I am just a goof around / hobby picture taker (not a real photographer ) but I watch youtube videos by people who do it for a living. They spend a lot of time with editing software vs I spend nearly zero. ( just some minor cropping and compression to post them ).

_______________


There are a lot of grit levels of bead / sand blasting that can be used. It is easy to get carried away and use too aggressive of approach.

Some people use tumbling to clean / polish out stones, reloading brass and aluminum parts.

It is common to put tape over threads and critical areas to protect them from the surface re-shaping.

It isn't terribly difficult to set up a home type II anodizing setup. This will create a moderately durable surface that can be dyed. It is surprisingly sensitive to small details about the aluminum, surface treatment and skin oils in terms of consistency / blotchy results.

Type III hard anodizing is more complex to set up and definitely requires some practice.

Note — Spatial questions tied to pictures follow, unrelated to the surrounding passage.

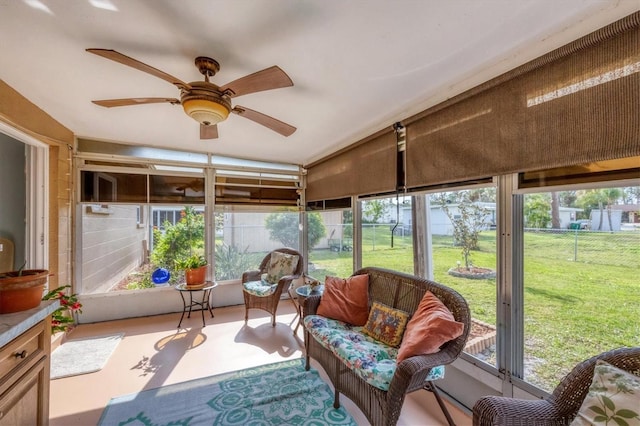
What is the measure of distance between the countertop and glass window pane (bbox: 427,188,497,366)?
272 centimetres

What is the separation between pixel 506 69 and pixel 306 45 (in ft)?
4.30

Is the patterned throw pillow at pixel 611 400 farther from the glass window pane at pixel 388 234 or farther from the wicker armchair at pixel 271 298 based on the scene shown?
the wicker armchair at pixel 271 298

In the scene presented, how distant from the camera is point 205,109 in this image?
168 cm

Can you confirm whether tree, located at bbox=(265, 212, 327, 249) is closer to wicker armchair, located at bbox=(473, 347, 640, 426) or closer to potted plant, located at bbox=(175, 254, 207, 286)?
potted plant, located at bbox=(175, 254, 207, 286)

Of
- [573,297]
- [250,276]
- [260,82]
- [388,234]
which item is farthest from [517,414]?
[250,276]

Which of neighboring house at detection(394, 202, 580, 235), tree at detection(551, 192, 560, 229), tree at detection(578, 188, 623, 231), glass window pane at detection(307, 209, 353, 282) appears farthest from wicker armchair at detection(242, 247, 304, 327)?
tree at detection(578, 188, 623, 231)

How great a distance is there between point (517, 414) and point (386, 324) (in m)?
0.97

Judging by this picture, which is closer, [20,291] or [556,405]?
[556,405]

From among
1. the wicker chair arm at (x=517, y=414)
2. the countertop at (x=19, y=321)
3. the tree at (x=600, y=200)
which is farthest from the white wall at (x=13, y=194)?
the tree at (x=600, y=200)

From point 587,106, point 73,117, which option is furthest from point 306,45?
point 73,117

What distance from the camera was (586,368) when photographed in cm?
120

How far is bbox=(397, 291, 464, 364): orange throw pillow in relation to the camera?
1563 mm

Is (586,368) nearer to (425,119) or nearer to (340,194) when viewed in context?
(425,119)

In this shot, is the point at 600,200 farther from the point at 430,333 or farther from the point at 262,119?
the point at 262,119
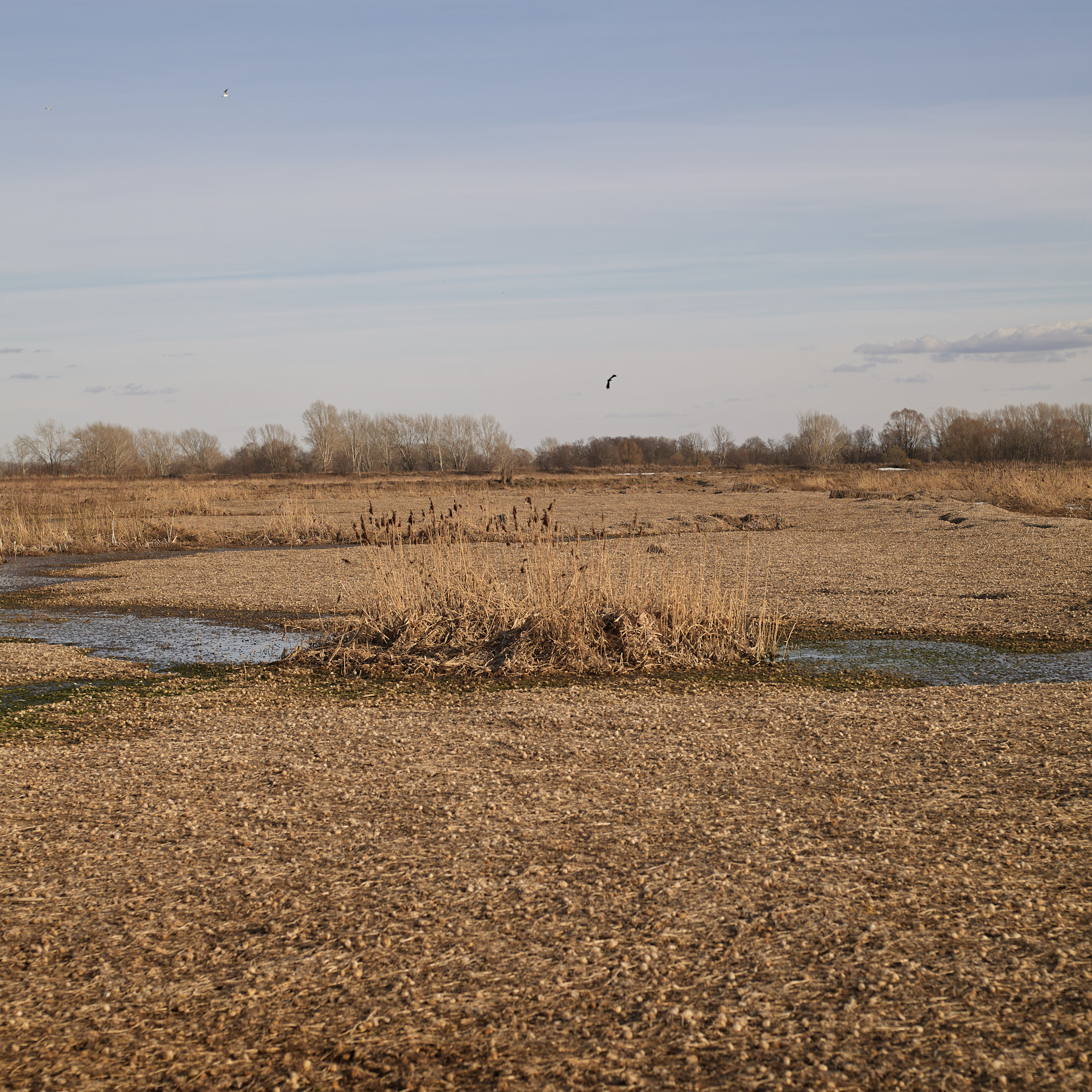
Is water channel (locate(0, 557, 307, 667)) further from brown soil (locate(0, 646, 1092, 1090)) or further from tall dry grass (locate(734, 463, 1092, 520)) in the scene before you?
tall dry grass (locate(734, 463, 1092, 520))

It involves cold H2SO4 baths and all that goes along with running electricity through them.

There are companies that offer this as a service - but you have to be willing to pay the minimum fee.

Getting things to look nice is the hardest part of any project / material for me. Even for wood finishes I am finding that the detailed instructions seem to be written to meet a code compliance as opposed to actually the best results.

_________

It might make sense to pick up a couple of broken / not very functional lights and experiment with finishing so that you get the results that you like.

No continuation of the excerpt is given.